Ero curiosa di avere più notizie su quel pesce, quindi presi un trattato di Paleontologia e cercai: i fossili di Bolca (Verona).
Mentre leggevo, seduta sul letto la storia di quei pesci, ogni tanto alzavo la testa e mi  guardavo intorno.  E' stato allora  che ho pensato che la casa del paleontologo mi ricordava quella di Anita, la llevadora1 del  mio paese.
Da piccola quando mi ammalavo andavo da Anita a farmi delle punture, la prima volta che entrai in quella casa mi sembrò buia e tenebrosa e ne fui proprio intimorita.
Ero quasi adolescente, quando un giorno di primavera, mia madre mi chiese di andare dalla llevadora a portarle delle verdure, che aveva raccolto nei campi di mio nonno.
Dopo essere entrata nella sala d'attesa ho percepito lo stesso odore che sentivo da piccola, la mia pancia si è irrigidita, ma appena Anita ha aperto la piccola porta in fondo, che sempre avevo visto sbarrata, una luce intensa mi ha illuminato, facendo svanire tutti i miei timori.
Ho visto una cucina accogliente, con due grandi finestre, che davano su un giardino. Sulla destra ho sentito il fischio di un bollitore posto sul fornello della vecchia cucina economica, accanto in una specie di nicchia c'erano molti tronchetti di legna,accatastati con cura. Un tavolo lunghissimo in mezzo alla stanza era colmo di libri e quaderni aperti, come se qualcuno ancora stesse studiando. Ma la cosa che mi colpì di più fu uno scalfale zeppo di libri, quasi nascosto in fondo.
Suonarono alla porta mentre Anita sistemava le verdure che le avevo portato nell'acquaio posto tra le due finestre.
Anita, di corsa, prese il suo camice bianco e andò ad aprire, lasciandomi da sola in quella strana stanza.
Cominciai a sfiorare i libri aperti sul tavolo. Toccai le vecchie penne stilografiche, le matite consumate e le gomme morbide.

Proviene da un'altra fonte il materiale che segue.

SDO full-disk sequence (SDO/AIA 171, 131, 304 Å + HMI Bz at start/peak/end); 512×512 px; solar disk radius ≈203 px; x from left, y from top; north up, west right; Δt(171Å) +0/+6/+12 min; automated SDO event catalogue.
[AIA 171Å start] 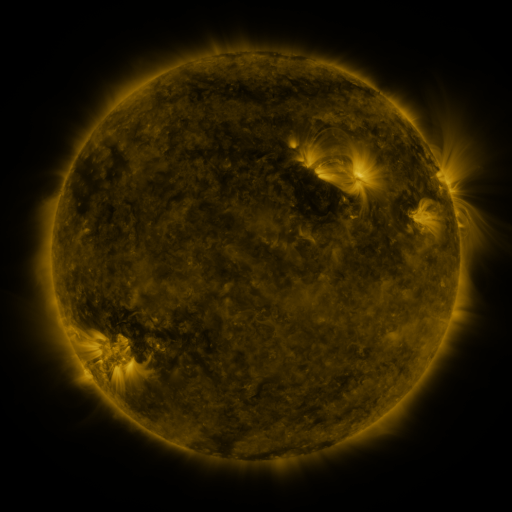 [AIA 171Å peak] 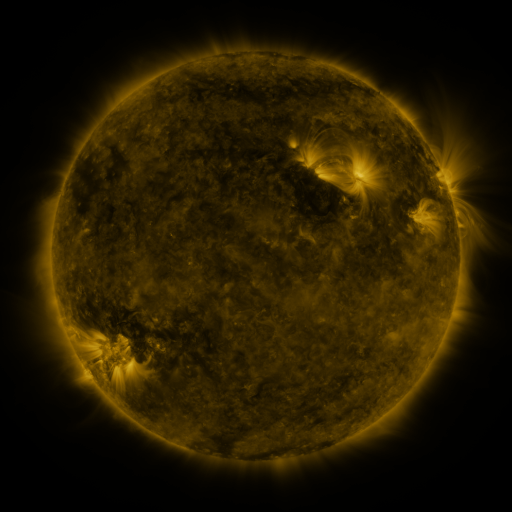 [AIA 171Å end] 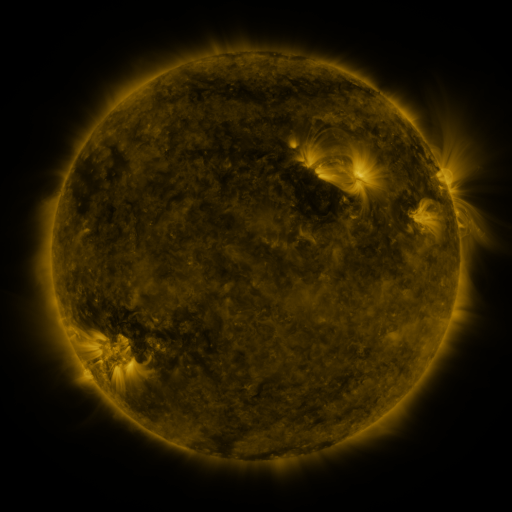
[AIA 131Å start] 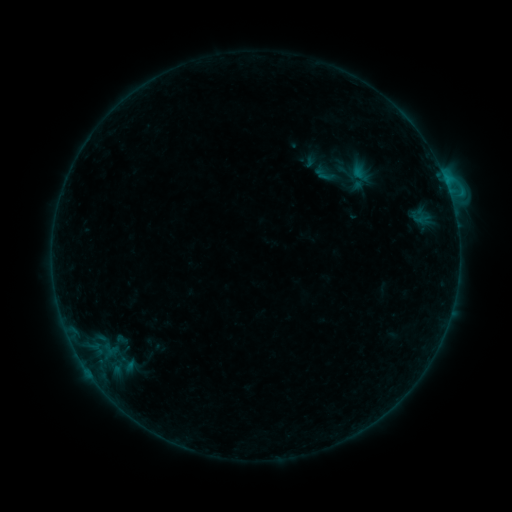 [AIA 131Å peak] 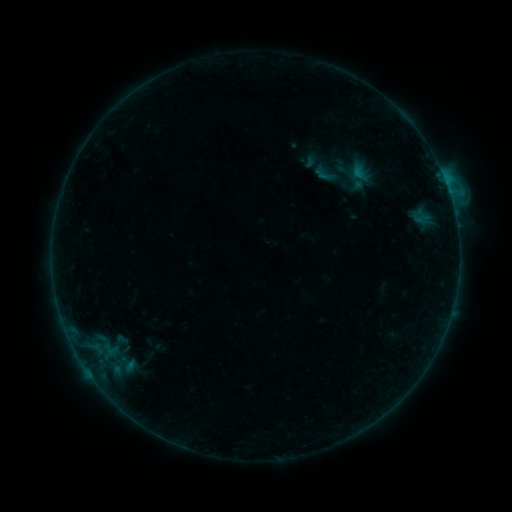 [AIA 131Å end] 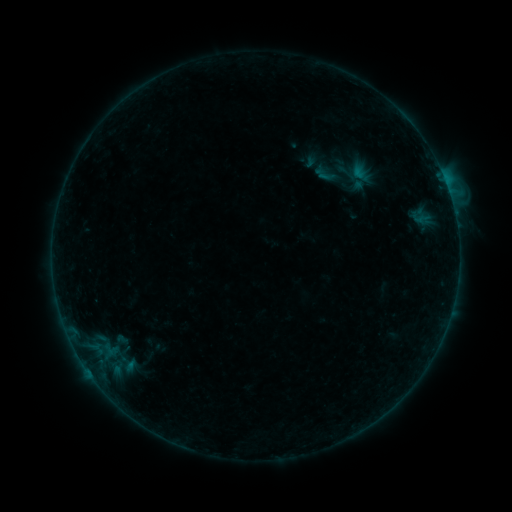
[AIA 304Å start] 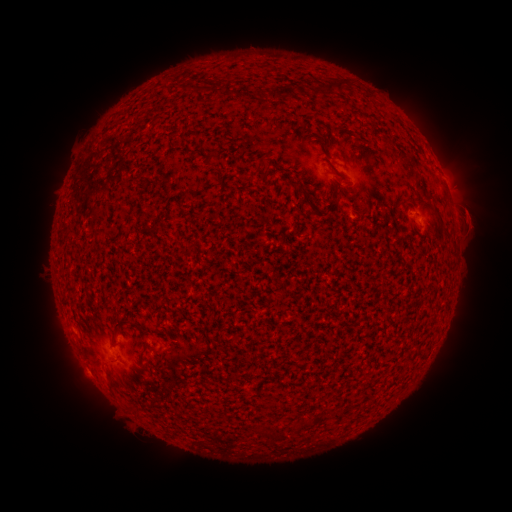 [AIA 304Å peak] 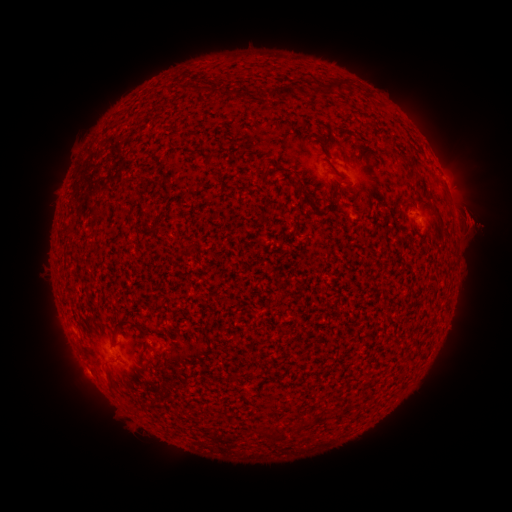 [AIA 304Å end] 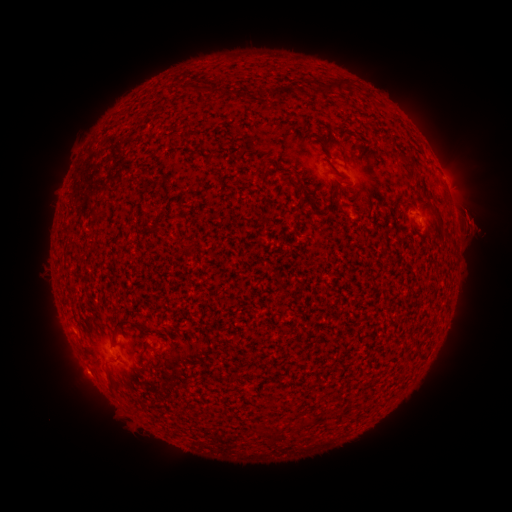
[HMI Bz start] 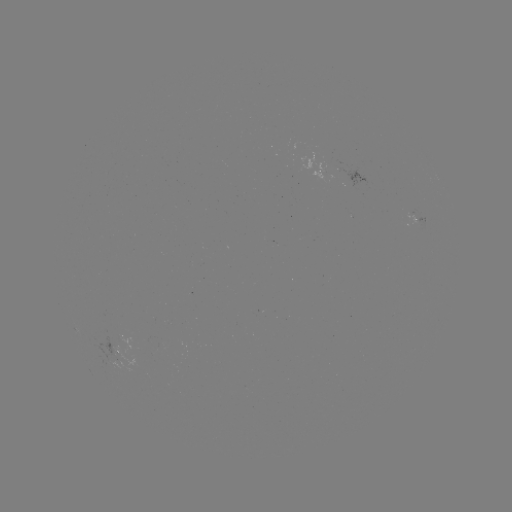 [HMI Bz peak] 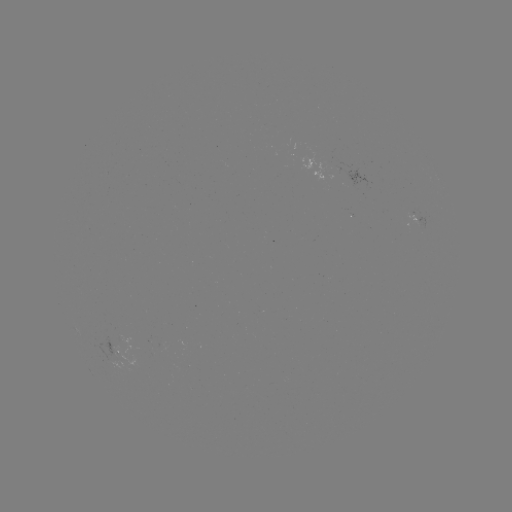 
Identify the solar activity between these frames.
eruption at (478, 172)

C'erano quattro quaderni a righe e in tutti c'era scritta con calligrafie diverse la stessa poesia:
Son de abril las aguas mil.
Sopla el viento enchubascado
y entre nublado y nublado
hay trozos de cielo añil. Antonio Machado2
Arrivai di fronte allo scalfale, presi alcuni libri in mano e notai che le pagine erano un po' ingiallite e polverose. Mentre accarezzavo quei libri entrò Anita e mi disse che quei testi appartenevano al vecchio maestro Planagomà, e che se volevo ne potevo prendere uno, e una volta letto lo potevo sostituire con un altro. Mi spiegò anche che il vecchio maestro, aiutato da suo marito Anselmo, tutte le sere insegnava a leggere e a scrivere ad alcuni adulti del paese. Immaginai subito la cucina di Anita, piena di persone che scrivevano la poesia di Antonio Machado.

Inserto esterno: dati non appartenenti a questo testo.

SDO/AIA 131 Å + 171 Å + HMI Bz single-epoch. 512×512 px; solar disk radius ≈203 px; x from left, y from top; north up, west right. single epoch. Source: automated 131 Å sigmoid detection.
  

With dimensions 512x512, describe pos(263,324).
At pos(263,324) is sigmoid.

Tornai a casa contenta con il libro in mano e pensai che avrei letto uno dopo l'altro tutti i libri del maestro. Grazie a quei libri che mi aveva prestato Anita ho cominciato ad amare la lettura.
L'indomani siamo andati alla stazione di Bologna e abbiamo preso un treno per Firenze. Mentre guardavo dal finestrino quelle montagne appenniniche che contenevano tanti segreti della vita della Terra ho deciso che avrei studiato paleontologia.


1 levatrice

2 Sono di aprile le acque mille, soffia il vento temporalesco e tra una nuvole e un'altra appaiono pezzi di cielo azzurro.